GIVEN EXERCISE ▸
Return, verbatim, the lines in the rows below that begin with the line containing "From the lens, how" and continue through the line containing "3009 centimetres", with both of those lines included.

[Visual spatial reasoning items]
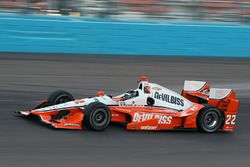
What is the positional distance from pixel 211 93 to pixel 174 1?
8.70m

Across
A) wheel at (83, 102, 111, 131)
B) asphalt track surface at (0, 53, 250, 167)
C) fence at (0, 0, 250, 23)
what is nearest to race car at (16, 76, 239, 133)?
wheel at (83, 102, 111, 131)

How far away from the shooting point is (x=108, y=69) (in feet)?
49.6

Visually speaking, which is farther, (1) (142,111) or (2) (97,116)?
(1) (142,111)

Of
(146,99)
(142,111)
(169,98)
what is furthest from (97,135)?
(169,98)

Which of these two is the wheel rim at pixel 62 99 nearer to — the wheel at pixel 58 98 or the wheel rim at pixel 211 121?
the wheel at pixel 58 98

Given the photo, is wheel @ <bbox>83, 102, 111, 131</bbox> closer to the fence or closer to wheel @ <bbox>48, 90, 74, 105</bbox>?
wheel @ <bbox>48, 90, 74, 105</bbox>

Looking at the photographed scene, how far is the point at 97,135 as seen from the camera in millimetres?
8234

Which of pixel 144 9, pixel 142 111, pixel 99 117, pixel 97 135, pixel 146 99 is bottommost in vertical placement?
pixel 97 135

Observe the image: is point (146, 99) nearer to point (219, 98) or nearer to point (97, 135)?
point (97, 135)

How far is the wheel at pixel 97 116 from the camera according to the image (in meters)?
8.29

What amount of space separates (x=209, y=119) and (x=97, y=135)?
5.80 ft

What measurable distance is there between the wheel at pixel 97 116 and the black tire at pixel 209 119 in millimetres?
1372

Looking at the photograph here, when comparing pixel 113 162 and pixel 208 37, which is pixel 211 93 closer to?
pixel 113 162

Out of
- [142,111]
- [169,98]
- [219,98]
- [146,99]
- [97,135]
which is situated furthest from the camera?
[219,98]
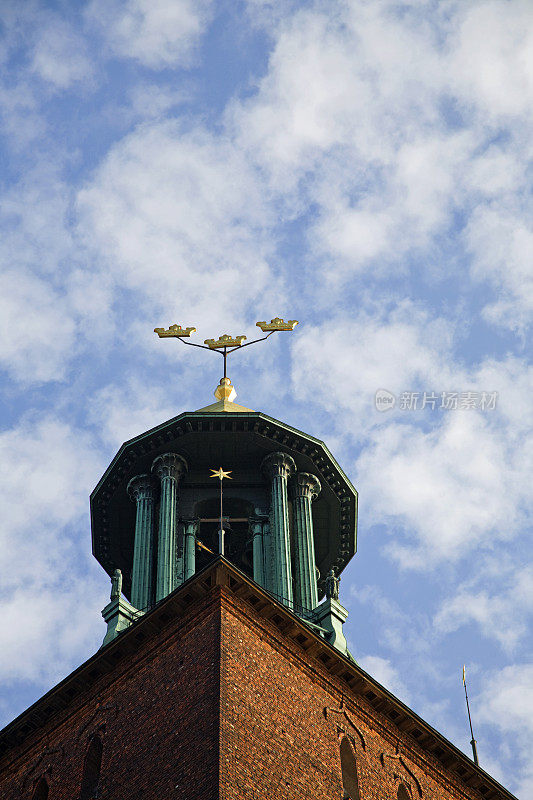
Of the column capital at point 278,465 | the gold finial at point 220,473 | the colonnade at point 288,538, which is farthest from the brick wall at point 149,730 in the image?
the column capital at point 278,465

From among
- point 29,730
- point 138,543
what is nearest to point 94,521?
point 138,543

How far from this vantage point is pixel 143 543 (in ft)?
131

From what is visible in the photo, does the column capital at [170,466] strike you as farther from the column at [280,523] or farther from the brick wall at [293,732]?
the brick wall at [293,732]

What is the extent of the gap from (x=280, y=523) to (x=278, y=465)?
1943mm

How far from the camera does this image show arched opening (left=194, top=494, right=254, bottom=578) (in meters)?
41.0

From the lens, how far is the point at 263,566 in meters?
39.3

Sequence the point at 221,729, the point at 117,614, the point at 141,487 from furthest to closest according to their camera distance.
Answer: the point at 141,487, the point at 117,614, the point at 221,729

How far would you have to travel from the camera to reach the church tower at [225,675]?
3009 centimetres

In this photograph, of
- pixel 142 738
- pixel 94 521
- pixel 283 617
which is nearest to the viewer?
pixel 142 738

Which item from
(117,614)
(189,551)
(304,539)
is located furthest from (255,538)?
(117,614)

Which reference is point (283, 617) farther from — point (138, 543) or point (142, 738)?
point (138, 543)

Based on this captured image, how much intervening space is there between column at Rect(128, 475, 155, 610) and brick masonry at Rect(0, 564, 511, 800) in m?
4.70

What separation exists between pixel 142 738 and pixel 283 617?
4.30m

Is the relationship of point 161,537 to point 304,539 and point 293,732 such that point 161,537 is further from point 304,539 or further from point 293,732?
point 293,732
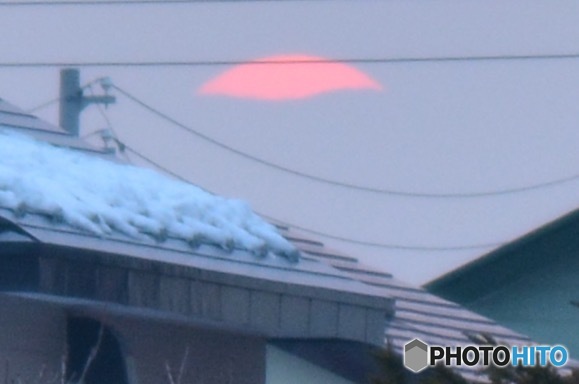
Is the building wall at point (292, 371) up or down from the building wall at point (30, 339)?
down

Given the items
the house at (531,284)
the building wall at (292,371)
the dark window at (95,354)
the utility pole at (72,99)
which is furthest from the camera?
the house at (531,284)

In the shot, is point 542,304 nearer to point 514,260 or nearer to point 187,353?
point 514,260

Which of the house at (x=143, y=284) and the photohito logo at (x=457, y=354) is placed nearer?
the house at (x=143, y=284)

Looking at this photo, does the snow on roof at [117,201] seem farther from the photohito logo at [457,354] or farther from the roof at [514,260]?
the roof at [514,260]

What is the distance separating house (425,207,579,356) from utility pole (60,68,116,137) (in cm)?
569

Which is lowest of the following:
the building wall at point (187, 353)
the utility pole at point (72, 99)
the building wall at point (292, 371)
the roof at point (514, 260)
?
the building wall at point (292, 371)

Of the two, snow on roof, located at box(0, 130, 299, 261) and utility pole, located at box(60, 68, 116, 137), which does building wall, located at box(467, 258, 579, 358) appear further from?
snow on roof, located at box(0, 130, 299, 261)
* * *
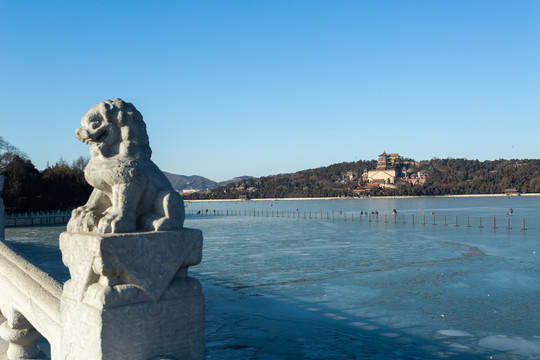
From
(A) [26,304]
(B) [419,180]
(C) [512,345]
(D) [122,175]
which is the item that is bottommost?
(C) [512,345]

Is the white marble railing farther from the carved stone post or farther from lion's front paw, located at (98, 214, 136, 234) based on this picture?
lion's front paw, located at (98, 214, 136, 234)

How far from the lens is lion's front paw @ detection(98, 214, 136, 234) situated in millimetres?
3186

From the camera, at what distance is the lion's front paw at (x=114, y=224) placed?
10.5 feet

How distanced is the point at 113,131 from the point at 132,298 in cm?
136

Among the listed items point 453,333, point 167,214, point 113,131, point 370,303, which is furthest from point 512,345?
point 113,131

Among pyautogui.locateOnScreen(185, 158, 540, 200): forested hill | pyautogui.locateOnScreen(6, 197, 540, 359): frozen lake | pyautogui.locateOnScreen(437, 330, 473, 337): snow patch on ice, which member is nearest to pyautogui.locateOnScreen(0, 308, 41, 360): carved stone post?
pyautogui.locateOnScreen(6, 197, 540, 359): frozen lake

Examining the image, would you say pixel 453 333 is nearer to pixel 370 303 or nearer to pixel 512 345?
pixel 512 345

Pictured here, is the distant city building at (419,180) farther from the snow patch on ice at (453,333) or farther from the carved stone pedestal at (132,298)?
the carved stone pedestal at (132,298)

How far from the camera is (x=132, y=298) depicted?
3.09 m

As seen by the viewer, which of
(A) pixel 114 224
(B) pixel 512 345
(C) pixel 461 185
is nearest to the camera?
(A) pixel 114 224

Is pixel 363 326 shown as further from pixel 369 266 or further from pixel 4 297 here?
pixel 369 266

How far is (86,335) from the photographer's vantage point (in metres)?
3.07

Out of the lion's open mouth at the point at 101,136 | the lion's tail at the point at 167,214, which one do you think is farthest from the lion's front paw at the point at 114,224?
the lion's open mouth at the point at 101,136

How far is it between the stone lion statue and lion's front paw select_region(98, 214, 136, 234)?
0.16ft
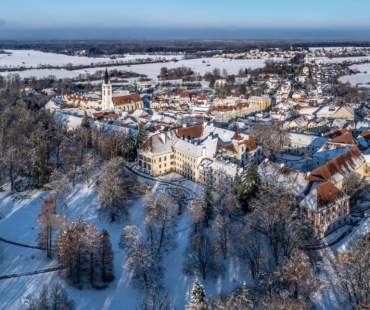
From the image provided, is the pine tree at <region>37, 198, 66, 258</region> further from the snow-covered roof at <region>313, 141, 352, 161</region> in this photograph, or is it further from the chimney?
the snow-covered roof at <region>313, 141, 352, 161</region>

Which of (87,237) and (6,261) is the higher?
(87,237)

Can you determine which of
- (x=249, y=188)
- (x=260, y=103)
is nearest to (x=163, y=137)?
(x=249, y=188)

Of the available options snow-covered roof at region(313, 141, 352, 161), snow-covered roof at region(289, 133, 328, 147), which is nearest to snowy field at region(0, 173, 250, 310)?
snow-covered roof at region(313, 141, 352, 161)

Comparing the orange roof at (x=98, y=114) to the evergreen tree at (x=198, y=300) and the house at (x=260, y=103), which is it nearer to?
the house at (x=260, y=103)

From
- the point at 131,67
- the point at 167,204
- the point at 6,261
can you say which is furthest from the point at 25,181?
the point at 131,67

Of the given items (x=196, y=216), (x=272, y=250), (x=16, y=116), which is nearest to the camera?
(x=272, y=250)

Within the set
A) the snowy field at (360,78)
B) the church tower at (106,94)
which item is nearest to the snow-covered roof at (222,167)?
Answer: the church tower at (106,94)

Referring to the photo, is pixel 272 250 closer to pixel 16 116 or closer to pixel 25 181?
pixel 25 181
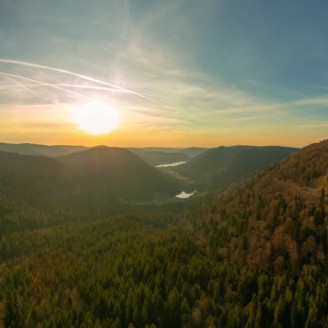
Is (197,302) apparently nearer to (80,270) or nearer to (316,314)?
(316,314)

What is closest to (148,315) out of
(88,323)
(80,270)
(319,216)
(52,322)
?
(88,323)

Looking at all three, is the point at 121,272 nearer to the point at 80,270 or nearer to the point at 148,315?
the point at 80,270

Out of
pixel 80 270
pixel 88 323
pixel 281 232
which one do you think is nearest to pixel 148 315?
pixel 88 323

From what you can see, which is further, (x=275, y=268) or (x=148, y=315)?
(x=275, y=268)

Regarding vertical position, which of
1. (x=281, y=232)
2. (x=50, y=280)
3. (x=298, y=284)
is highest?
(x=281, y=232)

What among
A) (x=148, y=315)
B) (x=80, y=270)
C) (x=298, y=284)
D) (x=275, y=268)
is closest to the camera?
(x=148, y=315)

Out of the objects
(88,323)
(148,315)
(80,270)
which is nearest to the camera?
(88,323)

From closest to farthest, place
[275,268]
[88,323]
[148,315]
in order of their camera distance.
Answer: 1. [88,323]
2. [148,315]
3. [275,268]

COMPLETE RESPONSE ▸
From the lens, how far is the point at 263,566 in meters?
39.3

Sequence the point at 221,729, the point at 117,614, the point at 141,487 from furthest to closest according to their camera distance.
Answer: the point at 141,487, the point at 117,614, the point at 221,729

How far would you have to travel from the camera to reach the church tower at [225,675]?
3009 centimetres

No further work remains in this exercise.